Like a drug it lies to me and gives me false promises or false ridicule. If I step on and I’m 5lb lighter I am ecstatic, and naturally I begin to think that I must be doing something right, until I hit a plateau, or get on the next day and have my life shattered because I’m back up two or three pounds. Or there are those days that I am feeling my best, eating right, working out, feeling good, and then the devil calls me to the bathroom sink and tells me that my day will get better if I weigh myself (because it must be as great as I feel). So, with a smile on my face and a bounce in my step I dance over to the devil’s layer and bow down to it once again, looking for love and acceptance from something that smells like my husband’s feet, then I place myself perfectly centered on this little white rectangle and my smile fades, my sunny disposition becomes ice, and my world cracks from the cold. From that point on I begin to rethink my whole existence, my workouts, my food, my everything! Why does it matter how much I weigh, why does it matter how heavy or light I am, who came up with this idea that health and happiness is ultimately determined by a three digit number. My health is determined by that number yes, but not by that number alone. My health is first and foremost determined by the light in my eyes and the joy in my days. My health is determined by the energy and excitement in my actions. My health is determined by the good food I chose to eat, not because I have to but because I want to.

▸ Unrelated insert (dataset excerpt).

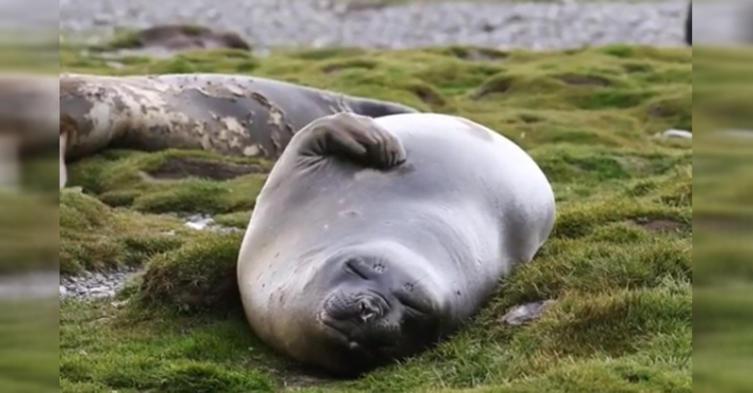 Pure Wellness: Diese Robbe massiert sich selbst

I’m not going to let my scale mess up my good thing. I’m healthy, I’m happy, and I don’t care how much I weigh because unless I plan on beginning a career as bowling ball, nobody else cares either. The fact is, as long as I’m doing my exercise and eating the right food in the right portions I know I’m going to look good and feel better and that is what maters. People don’t ask you to stand on them so they can evaluate the worth of your efforts, so why do we feel the need to stand on an inanimate object and ask it to do the same. When my husband tells me I look good, he doesn’t pick me up first to make sure what he is seeing is real. My clothing doesn’t have a meeting with my scale to discus my success and then shrink or expand based upon my weight. As a matter of fact, my scale can’t tell me half the information about myself that I get from other sources.

I think it’s about time I take my scale off the pedestal that I should be putting myself on. I need to spend more time caring about what I think and feel, instead of what my scale thinks. Like the devil it lies to me and causes me to make bad decisions. I don’t give my doormat, my ottoman, or anything else I put my feet on as much credit, and if I want to stand on something for a life changing response, I will go out and get a doormat that tells me to have a good day every time I step on it, at least that would be healthy encouragement. Today, I throw out my scale and I put my hope and faith where it needs to be! From now on, when I want to know how well I’m doing I will put on a pair of old pants to remind myself how far I’ve come, or I will run around the block and remember when I couldn’t. When I want to feel good about myself I will put an apple w/ 2 tbsp of almond butter in my hand and nothing under my feet. Today’s task, toss the scale and never look toward my feet for affirmation again.